I was quite impressed with numba's performance and implemented some of our function in numba. Unfortunately the speedup was only there for very small matrices and for large matrices the code became very slow compared to the previous scipy sparse implementation. I thought this made sense but nevertheless i repeated the test in the original post (code below).

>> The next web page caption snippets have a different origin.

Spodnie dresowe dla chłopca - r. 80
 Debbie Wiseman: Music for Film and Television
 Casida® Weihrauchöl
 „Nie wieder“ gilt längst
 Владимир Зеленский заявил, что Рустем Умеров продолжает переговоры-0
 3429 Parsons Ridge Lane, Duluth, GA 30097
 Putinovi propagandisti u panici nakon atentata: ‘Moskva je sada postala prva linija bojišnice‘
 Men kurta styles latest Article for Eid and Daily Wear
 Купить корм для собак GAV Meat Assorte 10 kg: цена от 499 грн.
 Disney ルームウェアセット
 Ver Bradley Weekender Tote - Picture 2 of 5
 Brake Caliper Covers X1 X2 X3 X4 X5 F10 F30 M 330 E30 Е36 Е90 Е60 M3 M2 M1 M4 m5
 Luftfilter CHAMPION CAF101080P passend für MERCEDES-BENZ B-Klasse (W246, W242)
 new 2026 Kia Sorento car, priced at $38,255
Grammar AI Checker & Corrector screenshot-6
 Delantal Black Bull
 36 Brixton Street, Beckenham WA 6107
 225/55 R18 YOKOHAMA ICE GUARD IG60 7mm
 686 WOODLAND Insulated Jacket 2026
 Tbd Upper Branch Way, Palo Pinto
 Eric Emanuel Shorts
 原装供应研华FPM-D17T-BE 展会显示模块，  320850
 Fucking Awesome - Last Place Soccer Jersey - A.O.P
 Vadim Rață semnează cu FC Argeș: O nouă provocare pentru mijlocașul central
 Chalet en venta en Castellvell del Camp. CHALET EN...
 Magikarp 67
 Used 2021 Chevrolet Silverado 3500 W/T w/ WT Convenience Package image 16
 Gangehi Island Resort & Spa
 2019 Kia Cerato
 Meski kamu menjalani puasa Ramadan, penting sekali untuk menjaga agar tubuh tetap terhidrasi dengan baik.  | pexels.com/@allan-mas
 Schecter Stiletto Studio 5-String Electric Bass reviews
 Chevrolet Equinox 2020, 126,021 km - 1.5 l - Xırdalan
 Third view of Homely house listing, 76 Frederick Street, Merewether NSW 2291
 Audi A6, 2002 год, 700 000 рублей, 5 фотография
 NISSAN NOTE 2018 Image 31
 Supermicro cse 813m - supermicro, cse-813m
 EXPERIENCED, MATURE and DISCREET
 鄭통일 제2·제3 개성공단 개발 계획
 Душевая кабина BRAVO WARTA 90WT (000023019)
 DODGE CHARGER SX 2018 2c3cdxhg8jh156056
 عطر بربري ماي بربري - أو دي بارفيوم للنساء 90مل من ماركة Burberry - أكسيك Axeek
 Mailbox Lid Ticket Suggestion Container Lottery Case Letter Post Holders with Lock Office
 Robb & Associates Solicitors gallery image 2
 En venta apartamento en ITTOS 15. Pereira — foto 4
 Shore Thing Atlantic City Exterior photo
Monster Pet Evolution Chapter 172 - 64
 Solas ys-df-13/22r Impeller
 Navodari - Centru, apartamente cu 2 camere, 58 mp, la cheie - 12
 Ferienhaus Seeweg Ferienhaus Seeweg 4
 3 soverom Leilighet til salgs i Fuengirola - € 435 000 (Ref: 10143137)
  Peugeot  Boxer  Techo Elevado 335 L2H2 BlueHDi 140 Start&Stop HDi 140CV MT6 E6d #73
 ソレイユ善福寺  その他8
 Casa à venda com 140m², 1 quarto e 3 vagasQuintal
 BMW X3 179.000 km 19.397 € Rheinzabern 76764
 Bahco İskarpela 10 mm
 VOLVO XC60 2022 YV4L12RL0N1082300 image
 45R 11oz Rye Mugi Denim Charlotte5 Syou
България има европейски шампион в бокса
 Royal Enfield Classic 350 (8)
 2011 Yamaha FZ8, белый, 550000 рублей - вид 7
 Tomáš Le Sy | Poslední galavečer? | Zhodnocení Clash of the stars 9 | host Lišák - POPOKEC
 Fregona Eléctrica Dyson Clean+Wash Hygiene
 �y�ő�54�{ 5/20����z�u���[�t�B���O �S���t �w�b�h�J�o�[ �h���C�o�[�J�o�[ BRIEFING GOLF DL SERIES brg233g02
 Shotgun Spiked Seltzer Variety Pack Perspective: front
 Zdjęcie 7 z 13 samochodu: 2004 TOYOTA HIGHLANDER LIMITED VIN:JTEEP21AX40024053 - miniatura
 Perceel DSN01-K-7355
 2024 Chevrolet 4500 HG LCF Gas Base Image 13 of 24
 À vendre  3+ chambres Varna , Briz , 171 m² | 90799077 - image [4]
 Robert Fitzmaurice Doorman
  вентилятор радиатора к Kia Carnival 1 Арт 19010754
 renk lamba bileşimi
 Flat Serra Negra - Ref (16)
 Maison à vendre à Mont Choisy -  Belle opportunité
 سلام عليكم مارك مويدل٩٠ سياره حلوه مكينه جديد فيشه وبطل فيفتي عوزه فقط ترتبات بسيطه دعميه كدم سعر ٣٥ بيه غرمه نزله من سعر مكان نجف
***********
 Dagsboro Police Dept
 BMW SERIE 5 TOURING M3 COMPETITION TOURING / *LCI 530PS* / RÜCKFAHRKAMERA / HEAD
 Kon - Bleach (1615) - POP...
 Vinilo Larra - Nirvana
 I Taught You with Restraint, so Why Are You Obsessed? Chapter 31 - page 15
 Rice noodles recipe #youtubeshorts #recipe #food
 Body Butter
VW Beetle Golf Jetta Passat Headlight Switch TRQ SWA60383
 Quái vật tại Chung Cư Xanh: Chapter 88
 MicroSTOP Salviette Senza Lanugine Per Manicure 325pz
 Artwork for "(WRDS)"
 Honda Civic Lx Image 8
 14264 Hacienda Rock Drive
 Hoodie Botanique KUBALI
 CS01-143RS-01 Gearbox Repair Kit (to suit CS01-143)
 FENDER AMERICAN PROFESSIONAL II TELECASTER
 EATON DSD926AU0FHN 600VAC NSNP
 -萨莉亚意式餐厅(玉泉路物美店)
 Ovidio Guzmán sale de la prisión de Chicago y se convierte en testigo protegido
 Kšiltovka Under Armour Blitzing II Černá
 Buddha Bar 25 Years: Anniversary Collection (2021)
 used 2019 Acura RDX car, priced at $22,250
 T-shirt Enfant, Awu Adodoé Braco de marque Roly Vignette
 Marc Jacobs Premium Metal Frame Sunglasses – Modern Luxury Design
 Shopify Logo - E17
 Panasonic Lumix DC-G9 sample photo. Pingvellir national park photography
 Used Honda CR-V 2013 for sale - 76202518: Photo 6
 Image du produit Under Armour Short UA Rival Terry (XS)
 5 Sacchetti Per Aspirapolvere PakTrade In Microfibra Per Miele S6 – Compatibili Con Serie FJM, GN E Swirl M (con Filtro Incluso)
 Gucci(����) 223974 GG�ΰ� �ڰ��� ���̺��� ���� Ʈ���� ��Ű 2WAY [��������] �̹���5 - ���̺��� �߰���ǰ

When using a 1000 x 1000 matrix, according to that post even the python implementation should take roughly 0,01 s. Here's my results though:

python : 769.6387 seconds

numpy : 0.0660 seconds

numba : 3.0779 seconds

scipy : 0.0030 seconds

What am i doing wrong to get such different results than the original post? I copied the functions and did not change anything. I tried both Python 3.5.1 (64 bit) and Python 2.7.10 (32 bit), a colleague tried the same code with the same results. This is the result for a 100x100 matrix:

python : 0.6916 seconds

numpy : 0.0035 seconds

numba : 0.0015 seconds

scipy : 0.0035 seconds

Did i make some obvious mistakes?

import numpy as np
import numba as nb
import scipy.sparse
import time

class benchmark(object):
def __init__(self, name):
self.name = name

def __enter__(self):
self.start = time.time()

def __exit__(self, ty, val, tb):
end = time.time()
print("%s : %0.4f seconds" % (self.name, end-self.start))
return False

def dot_py(A, B):
m, n = A.shape
p = B.shape[1]

C = np.zeros((m, p))

for i in range(0, m):
for j in range(0, p):
for k in range(0, n):
C[i, j] += A[i, k] * B[k, j]
return C

def dot_np(A, B):
C = np.dot(A,B)
return C

def dot_scipy(A, B):
C = A * B
return C

dot_nb = nb.jit(nb.float64[:,:](nb.float64[:,:], nb.float64[:,:]), nopython=True)(dot_py)

dim_x = 1000
dim_y = 1000
a = scipy.sparse.rand(dim_x, dim_y, density=0.01)
b = scipy.sparse.rand(dim_x, dim_y, density=0.01)
a_full = a.toarray()
b_full = b.toarray()

print("starting test")

with benchmark("python"):
dot_py(a_full, b_full)

with benchmark("numpy"):
dot_np(a_full, b_full)

with benchmark("numba"):
dot_nb(a_full, b_full)

with benchmark("scipy"):
dot_scipy(a, b)

print("finishing test")


for anyone seeing this at a later time. this is the results i got when using sparse nxn matrices (1% of elements are nonzero).
runtime of nxn matrix multiplication


In the linked stackoverflow question where you got the code from, m = n = 3 and p is variable, whereas you are using m = n = 1000, which is going to make a huge difference in the timings.